Public bug reported:

Subject: Boot-time SCSI async probe leaks nr_iowait (procs_blocked) — USB 
mass-storage card reader

Category: Drivers → SCSI
CC: [email protected], [email protected]

== Summary ==

The kernel's nr_iowait / procs_blocked counter becomes permanently
elevated (+4) during boot-time SCSI probing of a USB mass-storage card
reader. No actual D-state processes exist, and iotop shows zero disk IO.
All monitoring tools (top, vmstat, htop, node_exporter) report phantom
40-60% iowait.

The counter remains stuck until reboot.

Critical finding: if the same device is unbound and rebound after boot,
the SCSI probe runs again through the identical code path but does NOT
leak the counter.
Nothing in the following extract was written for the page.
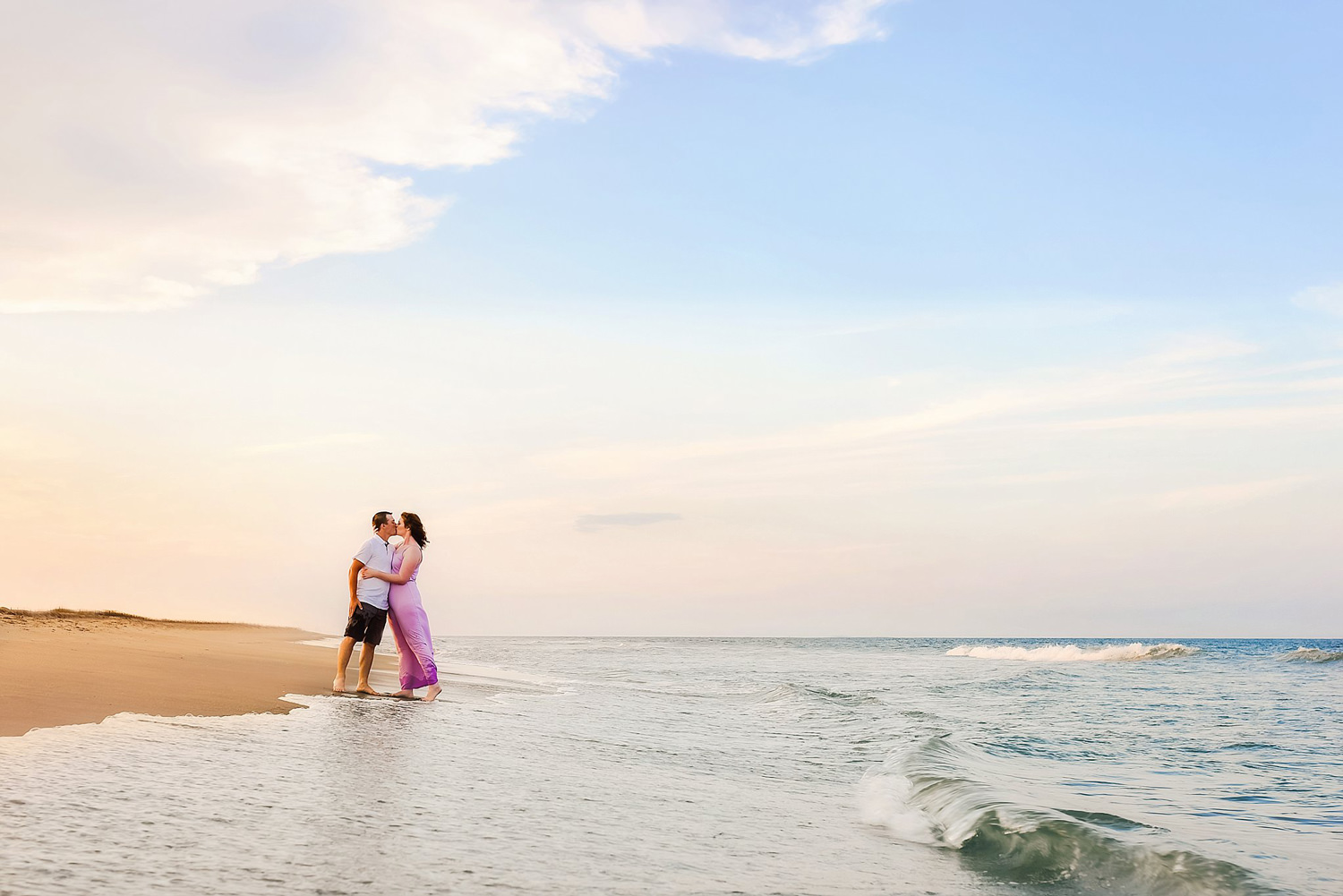 couple-on-the-beach-melissa-bliss-photography-va-beach.jpg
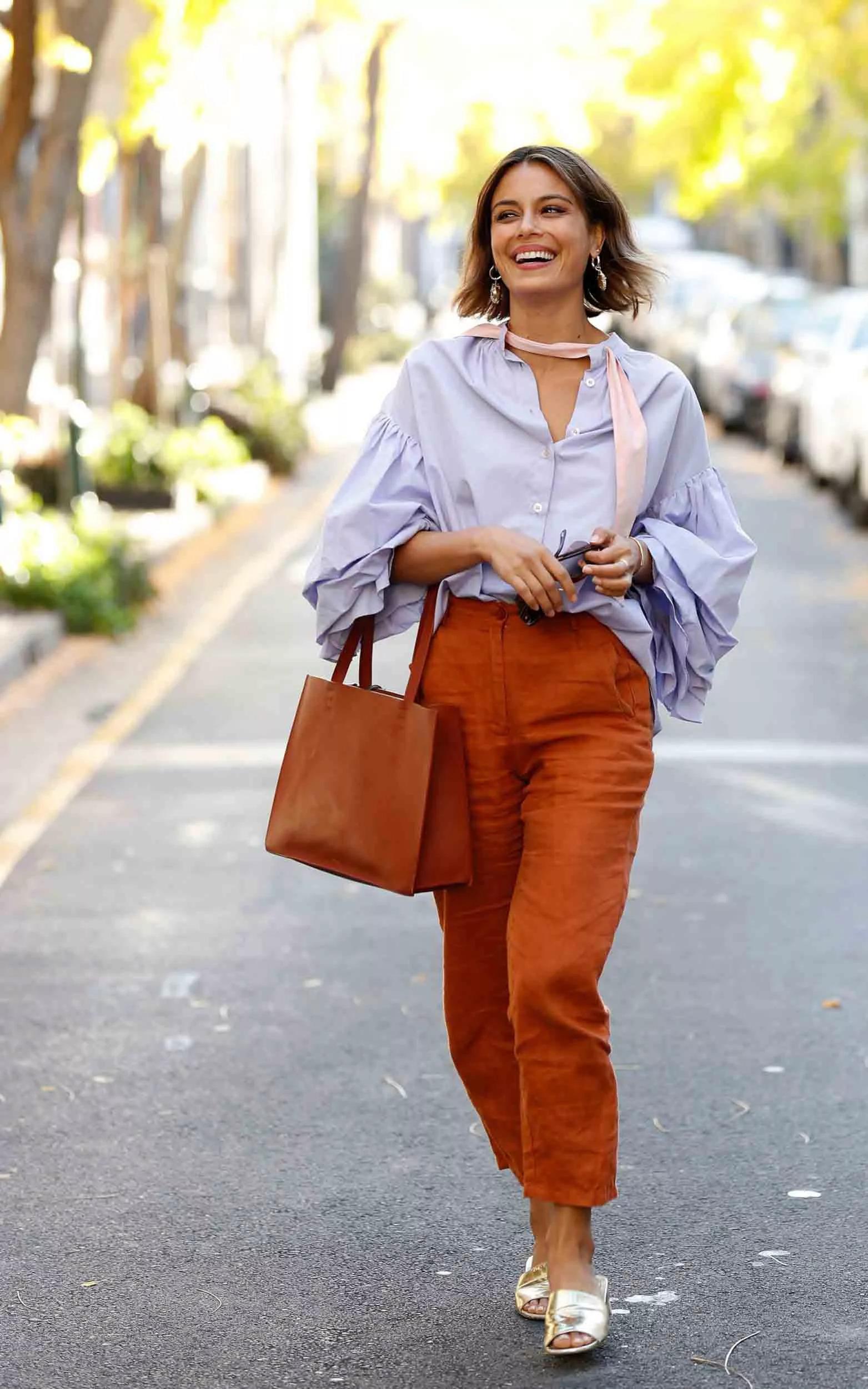 Quần vải linen màu cam đất phối cùng áo sơ mi xanh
This proves the bug is specific to boot-time async
scanning, not the probe logic itself.

== Hardware ==

Genesys Logic microSD Card Reader (05e3:0751, bcdDevice 14.04)
Behind VIA Labs USB hub (2109:2817) built into a monitor
Intel xHCI host controller (0000:00:14.0)
Intel i7-9700K (8 cores, no HT)
MSI motherboard

== Kernel versions affected ==

6.8.0-106-generic  — leaks 4-6
6.17.0-19-generic  — leaks 2-4 (improved but not fixed)
Ubuntu 24.04.4 LTS (Noble Numbat) with HWE kernel

== Reproducer ==

1. Boot system with USB card reader attached (no SD card inserted).

2. After boot completes:

   $ grep procs /proc/stat
   procs_running 2
   procs_blocked 4

3. Verify no D-state processes exist:

   $ ps -eo pid,state,comm | awk '$2 == "D"'
   (empty)

4. Verify zero actual disk IO:

   $ iotop -bon1 | head -5
   (shows zero read/write)

5. Verify all SCSI devices are healthy:

   $ cat /sys/class/scsi_device/*/device/state
   running
   running
   running

6. Rebind the device to trigger a second probe:

   # echo 1-4.4:1.0 > /sys/bus/usb/drivers/usb-storage/unbind
   # sleep 3
   # echo 1-4.4:1.0 > /sys/bus/usb/drivers/usb-storage/bind
   # sleep 10

7. Check procs_blocked again:

   $ grep procs_blocked /proc/stat
   procs_blocked 4

   Counter stays at 4 — the warm reprobe does NOT leak.

== ftrace analysis ==

Traced io_schedule, io_schedule_timeout, blk_execute_rq, scsi_execute_cmd,
and scsi_test_unit_ready with func_stack_trace enabled.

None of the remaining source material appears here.